Gendefekt bei Zellbaustein Aktin sorgt für massive Entwicklungsstörungen

Die fluoreszenzmikroskopische Aufnahme eines Fibroblasten zeigt filamentöse Stru

Die fluoreszenzmikroskopische Aufnahme eines Fibroblasten zeigt filamentöse Strukturen des Zytoskeletts, bestehend aus beta-Aktin (grün) und gamma-Aktin (rot). Die DNA im Zellkern erscheint blau.

Europäische Union fördert Forschungsprojekt ,,PredActin" mit 1,2 Millionen Euro

Aktin ist ein wichtiges Strukturprotein in unserem Körper. Als Hauptbestandteil des Zellgerüstes sorgt es etwa dafür, dass unsere Zellen eine stabile Form erhalten. Der Mensch produziert sechs sogenannte Aktin-Isoformen, die sehr ähnlich aufgebaut sind. Vererbte oder spontan auftretende Mutationen in den Genen der Aktin-Isoformen ACTB und ACTG1 sorgen für Veränderungen in den Proteinen, was zu Entwicklungsstörungen und einer Fehlentwicklung der Hirnrinde führen kann. Diese als nicht-muskuläre Aktinopathien (NMA) bezeichneten Störungen gehören zu den Seltenen Erkrankungen.

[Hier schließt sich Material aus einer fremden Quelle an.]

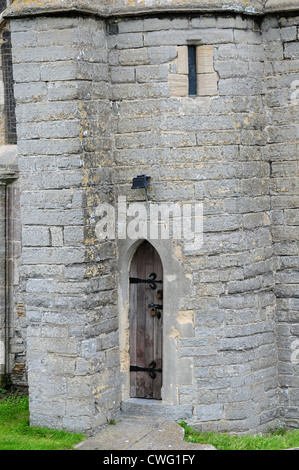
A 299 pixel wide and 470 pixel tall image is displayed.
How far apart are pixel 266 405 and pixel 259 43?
439 cm

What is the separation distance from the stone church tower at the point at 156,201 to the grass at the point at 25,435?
143mm

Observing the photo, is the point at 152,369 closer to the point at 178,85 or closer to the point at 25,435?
the point at 25,435

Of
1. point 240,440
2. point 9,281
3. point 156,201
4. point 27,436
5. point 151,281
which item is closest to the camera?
point 27,436

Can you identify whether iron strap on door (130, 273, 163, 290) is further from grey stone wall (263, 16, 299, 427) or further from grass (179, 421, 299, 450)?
grass (179, 421, 299, 450)

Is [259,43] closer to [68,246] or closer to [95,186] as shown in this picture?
[95,186]

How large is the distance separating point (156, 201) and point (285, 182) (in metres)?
1.64

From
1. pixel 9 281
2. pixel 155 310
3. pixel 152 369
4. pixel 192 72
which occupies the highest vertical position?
pixel 192 72

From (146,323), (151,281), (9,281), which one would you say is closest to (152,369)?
(146,323)

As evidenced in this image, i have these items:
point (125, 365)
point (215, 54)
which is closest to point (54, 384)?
point (125, 365)

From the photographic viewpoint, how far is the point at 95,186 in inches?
336

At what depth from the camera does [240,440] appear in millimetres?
8586

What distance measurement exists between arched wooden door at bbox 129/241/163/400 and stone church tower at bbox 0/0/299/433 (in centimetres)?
2

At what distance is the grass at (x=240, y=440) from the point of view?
839 centimetres

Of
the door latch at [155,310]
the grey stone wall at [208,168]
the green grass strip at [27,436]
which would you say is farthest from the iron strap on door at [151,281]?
the green grass strip at [27,436]
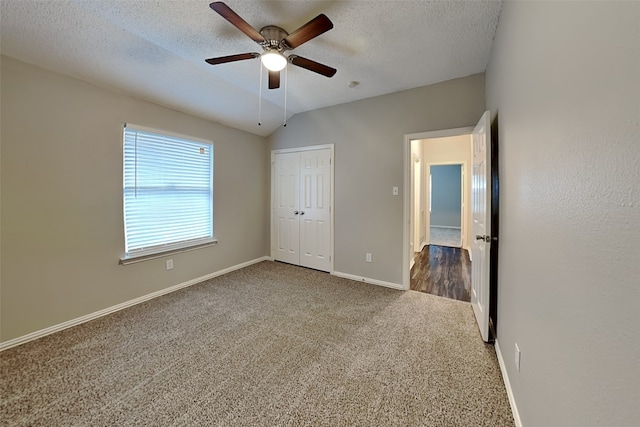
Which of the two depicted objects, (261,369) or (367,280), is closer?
(261,369)

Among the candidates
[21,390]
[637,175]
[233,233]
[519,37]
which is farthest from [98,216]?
[519,37]

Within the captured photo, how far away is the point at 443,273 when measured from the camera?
3973 millimetres

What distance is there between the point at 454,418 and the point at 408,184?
244 cm

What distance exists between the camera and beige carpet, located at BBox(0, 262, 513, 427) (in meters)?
1.45

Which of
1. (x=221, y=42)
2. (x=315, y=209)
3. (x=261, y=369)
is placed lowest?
(x=261, y=369)

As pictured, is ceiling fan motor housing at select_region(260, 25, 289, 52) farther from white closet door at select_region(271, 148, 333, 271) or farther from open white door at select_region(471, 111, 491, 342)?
white closet door at select_region(271, 148, 333, 271)

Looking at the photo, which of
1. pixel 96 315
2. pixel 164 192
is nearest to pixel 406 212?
pixel 164 192

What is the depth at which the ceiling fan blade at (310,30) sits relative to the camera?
1.55m

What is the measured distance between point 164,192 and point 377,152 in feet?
9.36

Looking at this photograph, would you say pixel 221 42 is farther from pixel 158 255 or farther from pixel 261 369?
pixel 261 369

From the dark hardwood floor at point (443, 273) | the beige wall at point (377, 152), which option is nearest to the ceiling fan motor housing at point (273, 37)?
the beige wall at point (377, 152)

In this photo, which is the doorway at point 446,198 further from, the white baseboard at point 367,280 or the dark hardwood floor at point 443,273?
the white baseboard at point 367,280

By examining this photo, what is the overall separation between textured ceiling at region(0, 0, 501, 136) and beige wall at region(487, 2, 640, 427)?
0.83m

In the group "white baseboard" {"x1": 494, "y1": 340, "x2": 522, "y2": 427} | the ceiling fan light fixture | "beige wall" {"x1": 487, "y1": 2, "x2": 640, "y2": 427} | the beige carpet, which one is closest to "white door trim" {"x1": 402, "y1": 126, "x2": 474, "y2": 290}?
the beige carpet
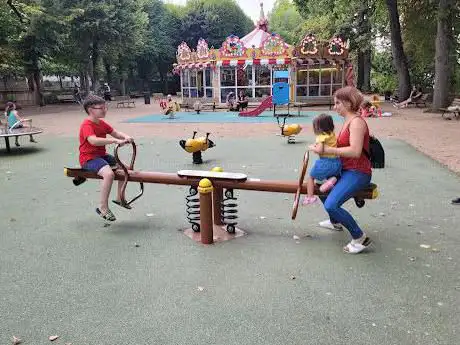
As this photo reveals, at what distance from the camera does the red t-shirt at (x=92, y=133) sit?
16.4ft

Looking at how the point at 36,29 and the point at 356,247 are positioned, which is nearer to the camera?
the point at 356,247

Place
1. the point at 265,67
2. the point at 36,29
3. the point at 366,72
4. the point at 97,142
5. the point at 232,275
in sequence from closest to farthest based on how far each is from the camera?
the point at 232,275
the point at 97,142
the point at 36,29
the point at 265,67
the point at 366,72

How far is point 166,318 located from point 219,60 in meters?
23.4

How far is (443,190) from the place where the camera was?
666cm

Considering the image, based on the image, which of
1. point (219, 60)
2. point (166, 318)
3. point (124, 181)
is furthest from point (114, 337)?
point (219, 60)

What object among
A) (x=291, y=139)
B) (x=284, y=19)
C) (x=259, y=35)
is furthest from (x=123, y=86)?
(x=284, y=19)

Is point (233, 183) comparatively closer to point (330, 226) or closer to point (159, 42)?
point (330, 226)

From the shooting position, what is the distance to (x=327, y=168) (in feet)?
14.0

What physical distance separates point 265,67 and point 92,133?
22314mm

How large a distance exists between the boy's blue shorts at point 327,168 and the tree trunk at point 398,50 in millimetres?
21483

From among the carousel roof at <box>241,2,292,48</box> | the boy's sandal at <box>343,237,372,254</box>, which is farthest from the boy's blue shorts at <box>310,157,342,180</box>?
the carousel roof at <box>241,2,292,48</box>

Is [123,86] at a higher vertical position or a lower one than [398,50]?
lower

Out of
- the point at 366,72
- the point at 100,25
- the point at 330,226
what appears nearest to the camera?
the point at 330,226

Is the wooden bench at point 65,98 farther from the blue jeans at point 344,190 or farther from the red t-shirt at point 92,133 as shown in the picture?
the blue jeans at point 344,190
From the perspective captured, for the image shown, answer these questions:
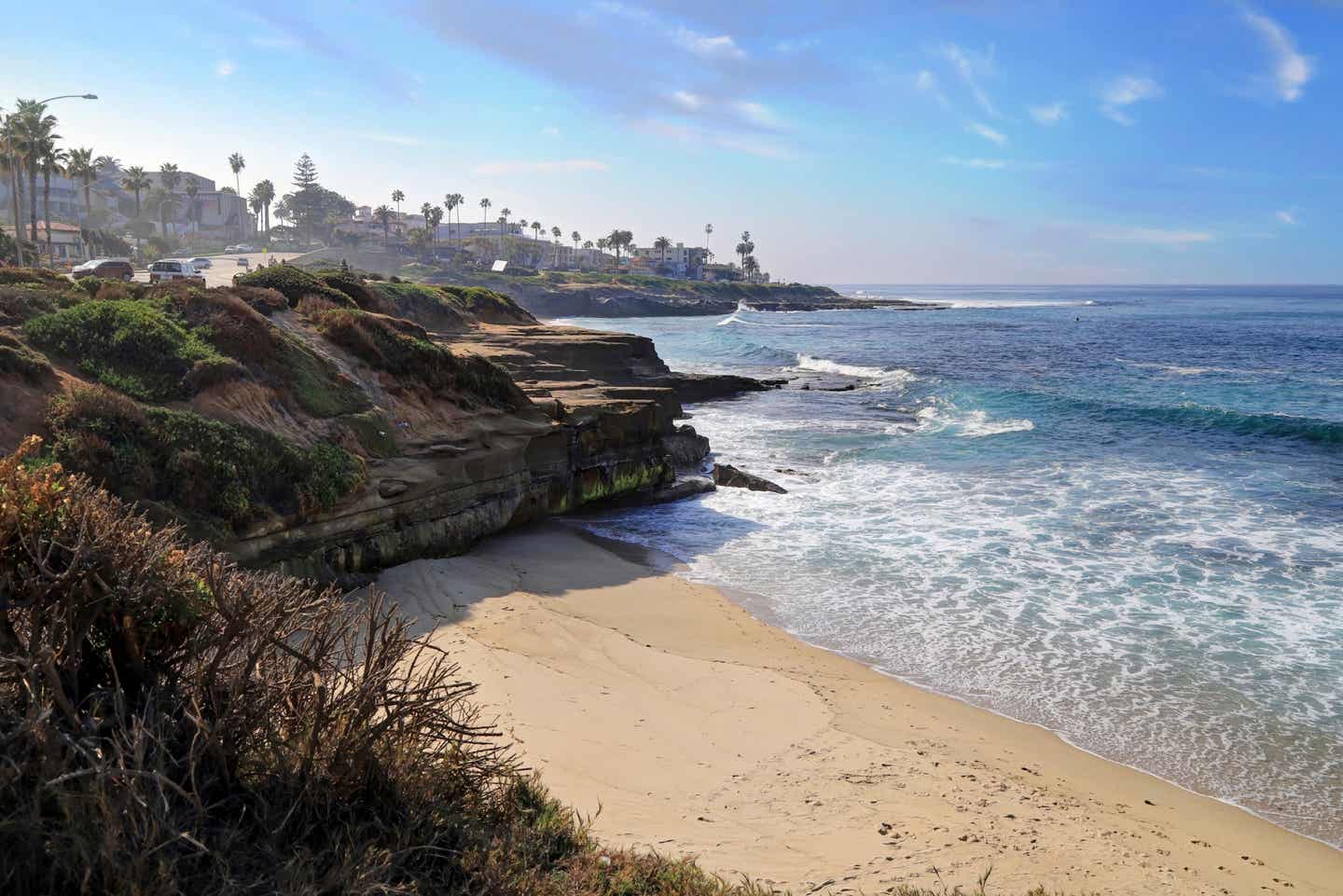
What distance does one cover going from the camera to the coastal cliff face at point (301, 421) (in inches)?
454

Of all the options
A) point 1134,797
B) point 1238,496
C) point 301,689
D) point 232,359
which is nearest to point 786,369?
point 1238,496

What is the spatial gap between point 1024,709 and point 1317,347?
69152 millimetres

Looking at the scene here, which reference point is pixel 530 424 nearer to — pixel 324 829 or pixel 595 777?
pixel 595 777

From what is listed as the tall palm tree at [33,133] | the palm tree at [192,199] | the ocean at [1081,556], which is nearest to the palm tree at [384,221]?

Um die extrem variantenreichen Krankheitsverläufe besser vorhersagen zu können und neue Behandlungsstrategien zu entwickeln, forscht das Team um Dietmar Manstein, Direktor des Instituts für Biophysikalische Chemie der Medizinischen Hochschule Hannover (MHH), gemeinsam mit Wissenschaftlergruppen aus Dresden, Straßburg, Florenz und Budapest an den genetischen Ursachen und ihren Auswirkungen. Das Projekt ,,PredActin" (Predicting the Clinical Outcome of Non-muscle Actinopathies) wird im Rahmen des Forschungsprogramms ,,Horizon 2020" der Europäischen Union mit insgesamt 1,2 Millionen Euro unterstützt - 392.000 Euro davon erhält das MHH-Institut.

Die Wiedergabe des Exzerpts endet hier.